Despite the challenges, Providence continued to increase its community benefit contributions. For the fiscal year ended Dec. 31, 2021, the health system provided $1.9 billion in uncompensated care and other community benefit activities, compared to $1.8 billion in 2020 and $1.5 billion in 2019. This represents an increase of $366 million since the pandemic began.

“Throughout this time of need, Providence continues to be here for our communities. We are deeply grateful to our caregivers for their commitment to the Mission and all they do to help us serve those who are most vulnerable. We are incredibly proud that we continue to increase our community benefit levels amid the challenges of the pandemic,” said Providence President and CEO Rod Hochman, M.D.

Providence continues to forge a path to recovery and renewal. The health system is diligently working to address pent-up health needs that have resulted from deferred care. In addition, Providence unveiled a new strategic plan – Destination Health 2025 – which serves as a roadmap for improving health and transforming health care and ensuring the financial strength of the Mission far into the future.

“Destination Health 2025 redoubles our commitment to our communities and caregivers. We are focusing on healing and rebuilding our teams, as well as creating the workforce of the future. We are also advancing other key strategies, such as diversifying revenue through value-based care and other services to support patient-care operations,” Providence CFO Greg Hoffman said.

Providence experienced higher volumes as well as higher acuity in 2021. Volumes as measured by case mix adjusted admissions were 7% higher for the fiscal year ended Dec. 31, 2021, compared with the same period in 2020. The increases were driven by higher outpatient and inpatient volumes, as well as increased emergency department visits.

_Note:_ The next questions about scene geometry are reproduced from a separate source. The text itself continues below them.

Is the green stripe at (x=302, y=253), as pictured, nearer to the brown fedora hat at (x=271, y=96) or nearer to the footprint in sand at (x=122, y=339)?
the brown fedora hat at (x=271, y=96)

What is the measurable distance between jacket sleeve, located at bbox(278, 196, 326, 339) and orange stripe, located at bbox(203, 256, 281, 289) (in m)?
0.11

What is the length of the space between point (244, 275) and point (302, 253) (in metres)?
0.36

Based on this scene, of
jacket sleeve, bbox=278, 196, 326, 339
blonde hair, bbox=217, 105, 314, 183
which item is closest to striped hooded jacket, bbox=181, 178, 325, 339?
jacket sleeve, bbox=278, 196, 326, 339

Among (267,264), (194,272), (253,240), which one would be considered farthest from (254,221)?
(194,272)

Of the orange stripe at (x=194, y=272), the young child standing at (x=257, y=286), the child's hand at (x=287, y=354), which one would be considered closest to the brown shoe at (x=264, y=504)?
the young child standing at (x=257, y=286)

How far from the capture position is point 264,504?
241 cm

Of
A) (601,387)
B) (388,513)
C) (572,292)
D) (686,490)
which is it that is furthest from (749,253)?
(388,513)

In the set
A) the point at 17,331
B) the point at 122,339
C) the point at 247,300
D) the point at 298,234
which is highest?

For the fiscal year ended Dec. 31, 2021, earnings before interest, depreciation and amortization (EBIDA) were $812 million, or 3% of operating revenues, compared with $1.1 billion and 4.4% of operating revenues in the prior year. Operating revenues were $27.3 billion, an increase of 6% compared with the same period in 2020. Meanwhile, operating expenses were $28 billion, up 8 percent compared with the prior year. This included a 10% increase in salaries and benefits due to higher wages, increased agency staffing costs and overtime. As a result, Providence experienced a net operating loss of $714 million from operations for the year ended Dec. 31, 2021. Despite increased COVID-19 volumes across Providence, the health system recognized $313 million in CARES Act funding in 2021, compared with $957 million in the prior year.

In other highlights, non-operating income totaled $1.2 billion for the fiscal year ended December 31, 2021, compared with $1 billion in 2020. Non-operating income helps to recoup operating losses resulting from the pandemic and offset reimbursement shortfalls from Medicaid and Medicare coverage, allowing us to serve vulnerable populations while balancing our financial performance.

“When the first U.S. patient with COVID-19 was admitted to a Providence hospital two years ago, there was not a playbook for what was about to unfold. But together we responded to the challenge,” Hoffman said. “Though the headwinds will be strong the next few months, we have charted a clear path to recovery and renewal, and we will continue to invest in the health and well-being of our caregivers and patients. Just as our founders did more than 165 years ago, we will respond to the times while continuing to take the long view to ensure the Mission flourishes into the future.”